*Directions:*
a) Please copy the elliptic curve passage between "For the sake" and "point at infinity.", inclusive.
b) In the elliptic curve passage, list every point form that carries the parameter $j=0,1,2$.
c) According to the elliptic curve passage, how many points lie in $E(F_{25})$ altogether?

* Begin Article *

Using the above table we see that when $\log x$ takes the respective values $0,1,2,3,4,5,6,7$, then $\log(x^3+2)$ takes the respective values $6,8,\infty,23,0,16,12,19$. There are 5 even values in the latter list and a single $\infty$, so in the range $0\le\log x<8$ we get 11 points on the curve. With $x$ ranging over all of $F_{25}^*$ we get thus $3\cdot11=33$ points. Add the point at infinity as well as the points $x=0$, $y=\pm\sqrt{2}=\pm(2+3\alpha)$, and we get altogether $$ 33+1+2=36\ \text{points}\ \in E(F_{25}). $$


For the sake of completeness I list the points. Let $\omega=\alpha^8=1+\alpha$ be a fixed primitive cubic root of unity. Then we have

  • 6 points of the form $(\omega^j,\pm\alpha^3)$, $j=0,1,2$,
  • 6 points of the form $(\omega^j\alpha,\pm\alpha^4)$, $j=0,1,2$,
  • 3 points of the form $(\omega^j\alpha^2,0)$, $j=0,1,2$,
  • 6 points of the form $(\omega^j\alpha^4,\pm1)$, $j=0,1,2$,
  • 6 points of the form $(\omega^j\alpha^5,\pm\alpha^8)$, $j=0,1,2$,
  • 6 points of the form $(3\omega^j,\pm2)$, $j=0,1,2$,
  • 2 points $(0,\pm\alpha^9)$,
  • and the point at infinity.

* End Article *
* Begin Items *

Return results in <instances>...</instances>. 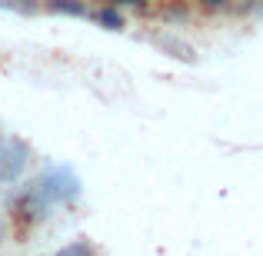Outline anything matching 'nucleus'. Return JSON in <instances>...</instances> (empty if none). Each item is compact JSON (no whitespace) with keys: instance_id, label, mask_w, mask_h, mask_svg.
I'll list each match as a JSON object with an SVG mask.
<instances>
[{"instance_id":"nucleus-1","label":"nucleus","mask_w":263,"mask_h":256,"mask_svg":"<svg viewBox=\"0 0 263 256\" xmlns=\"http://www.w3.org/2000/svg\"><path fill=\"white\" fill-rule=\"evenodd\" d=\"M90 17H93L100 27H107V30H123V27H127V20H123L120 7H114V4H103L100 10H93Z\"/></svg>"},{"instance_id":"nucleus-4","label":"nucleus","mask_w":263,"mask_h":256,"mask_svg":"<svg viewBox=\"0 0 263 256\" xmlns=\"http://www.w3.org/2000/svg\"><path fill=\"white\" fill-rule=\"evenodd\" d=\"M200 4H203L206 10H223V7L230 4V0H200Z\"/></svg>"},{"instance_id":"nucleus-3","label":"nucleus","mask_w":263,"mask_h":256,"mask_svg":"<svg viewBox=\"0 0 263 256\" xmlns=\"http://www.w3.org/2000/svg\"><path fill=\"white\" fill-rule=\"evenodd\" d=\"M53 256H93V246H90L87 240H77V243L64 246V250H60V253H53Z\"/></svg>"},{"instance_id":"nucleus-5","label":"nucleus","mask_w":263,"mask_h":256,"mask_svg":"<svg viewBox=\"0 0 263 256\" xmlns=\"http://www.w3.org/2000/svg\"><path fill=\"white\" fill-rule=\"evenodd\" d=\"M114 7H147V0H110Z\"/></svg>"},{"instance_id":"nucleus-2","label":"nucleus","mask_w":263,"mask_h":256,"mask_svg":"<svg viewBox=\"0 0 263 256\" xmlns=\"http://www.w3.org/2000/svg\"><path fill=\"white\" fill-rule=\"evenodd\" d=\"M47 10L67 13V17H90V7L84 0H47Z\"/></svg>"}]
</instances>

* End Items *

*Results:*
a)
For the sake of completeness I list the points. Let $\omega=\alpha^8=1+\alpha$ be a fixed primitive cubic root of unity. Then we have

  • 6 points of the form $(\omega^j,\pm\alpha^3)$, $j=0,1,2$,
  • 6 points of the form $(\omega^j\alpha,\pm\alpha^4)$, $j=0,1,2$,
  • 3 points of the form $(\omega^j\alpha^2,0)$, $j=0,1,2$,
  • 6 points of the form $(\omega^j\alpha^4,\pm1)$, $j=0,1,2$,
  • 6 points of the form $(\omega^j\alpha^5,\pm\alpha^8)$, $j=0,1,2$,
  • 6 points of the form $(3\omega^j,\pm2)$, $j=0,1,2$,
  • 2 points $(0,\pm\alpha^9)$,
  • and the point at infinity.

b)
- $(\omega^j,\pm\alpha^3)$
- $(\omega^j\alpha,\pm\alpha^4)$
- $(\omega^j\alpha^2,0)$
- $(\omega^j\alpha^4,\pm1)$
- $(\omega^j\alpha^5,\pm\alpha^8)$
- $(3\omega^j,\pm2)$

c) 36 points.